The research, detailed in reports from February 2026, challenges long-held assumptions about the benefits of ICDs in this patient population. Traditionally, ICDs have been used to prevent sudden cardiac death by delivering an electrical shock to restore a normal heart rhythm. Although, the Mayo Clinic study suggests that this intervention may not translate into extended lifespans for individuals with ATTR-CM.
Cardiac amyloidosis occurs when abnormal proteins, specifically amyloid fibrils, deposit in the heart, causing the organ to stiffen and impair its ability to function properly. ATTR-CM is a subtype of this condition caused by the misfolding of the transthyretin protein. The condition is believed to affect between 50,000 and 150,000 Americans, according to recent reports.
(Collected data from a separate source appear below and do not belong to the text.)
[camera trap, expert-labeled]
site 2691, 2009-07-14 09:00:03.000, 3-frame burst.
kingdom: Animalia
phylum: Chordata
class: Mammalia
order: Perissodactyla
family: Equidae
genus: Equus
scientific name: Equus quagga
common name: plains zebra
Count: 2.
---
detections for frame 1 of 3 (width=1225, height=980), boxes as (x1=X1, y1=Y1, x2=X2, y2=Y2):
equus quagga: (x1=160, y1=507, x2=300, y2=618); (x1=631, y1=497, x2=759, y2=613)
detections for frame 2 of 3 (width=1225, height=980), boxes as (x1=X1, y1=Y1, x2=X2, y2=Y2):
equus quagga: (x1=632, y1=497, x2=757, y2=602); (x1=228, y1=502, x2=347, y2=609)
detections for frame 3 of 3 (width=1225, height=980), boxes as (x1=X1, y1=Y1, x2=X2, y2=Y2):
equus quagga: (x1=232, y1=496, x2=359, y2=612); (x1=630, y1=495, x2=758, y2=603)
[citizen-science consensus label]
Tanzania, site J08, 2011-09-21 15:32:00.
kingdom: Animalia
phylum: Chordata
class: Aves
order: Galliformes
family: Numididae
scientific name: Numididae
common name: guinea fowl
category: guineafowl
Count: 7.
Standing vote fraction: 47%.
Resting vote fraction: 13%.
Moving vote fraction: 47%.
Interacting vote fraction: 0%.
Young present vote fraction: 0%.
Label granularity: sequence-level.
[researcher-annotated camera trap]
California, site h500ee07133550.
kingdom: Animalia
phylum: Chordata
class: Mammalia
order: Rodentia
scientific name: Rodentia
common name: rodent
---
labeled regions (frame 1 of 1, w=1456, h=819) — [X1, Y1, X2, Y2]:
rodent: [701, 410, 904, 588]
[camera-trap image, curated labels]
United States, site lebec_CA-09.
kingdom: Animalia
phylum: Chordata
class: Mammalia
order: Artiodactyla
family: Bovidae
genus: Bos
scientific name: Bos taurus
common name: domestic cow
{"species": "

The findings come as the therapeutic landscape for cardiac amyloidosis is rapidly evolving. Advances in diagnosis and treatment are offering new hope to patients, with the potential to transform the condition from a terminal diagnosis to a manageable chronic illness, according to a report published in the Journal of the American College of Cardiology. New therapies are focused on stabilizing the transthyretin protein and preventing further amyloid deposition.
The MedStar Heart & Vascular Institute is among the institutions offering these advanced treatments, aiming to improve both the quality of life and longevity for patients with ATTR-CM. These therapies represent a shift in approach, moving beyond symptom management to address the underlying cause of the disease. However, the role of ICDs in this new paradigm remains unclear following the Mayo Clinic’s recent findings.
Researchers at the Scuola Superiore Sant’Anna in Pisa, Italy, have been actively involved in innovations in the diagnosis and treatment of cardiac amyloidosis, but have not yet commented on the implications of the Mayo Clinic study. Further research is needed to determine the optimal treatment strategies for patients with ATTR-CM, and whether ICDs should continue to be a standard component of care.